Auch werden geführte Shinrin-Yoku Exkursionen angeboten, um zu lernen, wie man sich bewusst auf die Natur einlassen kann. In Japan bietet sich das Waldbaden förmlich an, denn 67 Prozent der Landfläche Japans besteht aus Waldfläche.

Als Beispiel: In Deutschland sind nur 32 Prozent der Gesamtfläche des Landes – 11,4 Millionen Hektar – mit Wald bedeckt. Damit hat Deutschland zwar abgesehen von Russland die größte Waldfläche Europas, aber der allergrößte Teil besteht aus Nutzwäldern, die sich nicht als Heilwälder eignen. Aber besser als nichts, meinen wir.

Grüne Heilung bald auch in Deutschland?

Es hat zwar lange gedauert, aber nun werden auch in europäischen und deutschen Wäldern Studien durchgeführt, wobei berücksichtigt wird, dass sich die vorherrschenden Baumarten hierzulande deutlich von den Wäldern Japans und Südkoreas unterscheiden.

In Bayern wird unter der Führung des Bayrischen Heilbäder-Verbandes (BHV) in Bad Endorf ein Feldversuch durchgeführt, der durch eine wissenschaftliche Studie der Ludwig-Maximilian-Universität München, die die medizinische Wirkung des Waldbadens untersucht, begleitet wird.

Das Ziel ist, die Erstellung eines Katalogs für die Nutzung des Waldes und über Voraussetzungen von Heil- und Kurwäldern in Deutschland. Das gibt Hoffnung, dass vielleicht schon in naher Zukunft das Waldbaden von Ärzten auch bei uns verschrieben werden kann, die Japaner sind uns da ja weit voraus.

Aber solange müssen wir nicht warten, regelmäßige Spaziergänge in einem nahegelegenen Wald, den Vögeln zuhören und am besten noch mit einem plätschernden Bach neben dem Spazierweg werden Sie schnell runterbringen und den Stress abbauen.

Schützt Waldluft auch vor Krebs, fragt „Zeit-Online“ in einem Artikel. Die Antwort kommt aus Japan:

Bei einem Waldspaziergang atmen wir Stoffe ein, mit denen Pflanzen untereinander Botschaften austauschen – sogenannte Terpene. Sie stärken unser Immunsystem. Für eine Studie der Nippon Medical School in Tokio quartierten die Forscher zwölf Testpersonen in einem Hotel ein. Bei der einen Hälfte wurde die Atemluft in der Nacht mit einem Mix aus Waldluft angereichert. 

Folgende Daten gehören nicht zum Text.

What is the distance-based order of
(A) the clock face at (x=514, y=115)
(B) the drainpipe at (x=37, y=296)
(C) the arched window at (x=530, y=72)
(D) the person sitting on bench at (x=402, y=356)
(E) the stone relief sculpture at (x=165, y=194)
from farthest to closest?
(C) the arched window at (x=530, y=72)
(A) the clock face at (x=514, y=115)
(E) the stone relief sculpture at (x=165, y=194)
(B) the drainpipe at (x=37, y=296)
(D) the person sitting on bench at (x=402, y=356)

Am nächsten Tag wiesen die Blutproben genau dieser Teilnehmer eine deutlich höhere Zahl und Aktivität der körpereigenen Killerzellen auf. Für Studienleiter Professor Qing Li eine bahnbrechende Erkenntnis.

„Mein Experiment hat gezeigt, dass die Terpene Immunzellen wie die natürlichen Killerzellen stimulieren, und das verstärkt die Wirkung der Immunfunktion“, sagt er. „Wer einen Tag im Wald verbringt, hat sieben Tage lang mehr natürliche Killerzellen im Blut.“ Der Pionier der Waldmedizin hofft, dass sich mit der Kraft der Bäume vielleicht sogar Krebserkrankungen verhindern lassen.“ Vielleicht können Ärzte in Zukunft den Wald als Medizin verschreiben“, sagt er. Laut WHO haben die Menschen in Japan schon heute die höchste Lebenserwartung weltweit.

Fazit: Ab in den Wald und bleiben Sie gesund!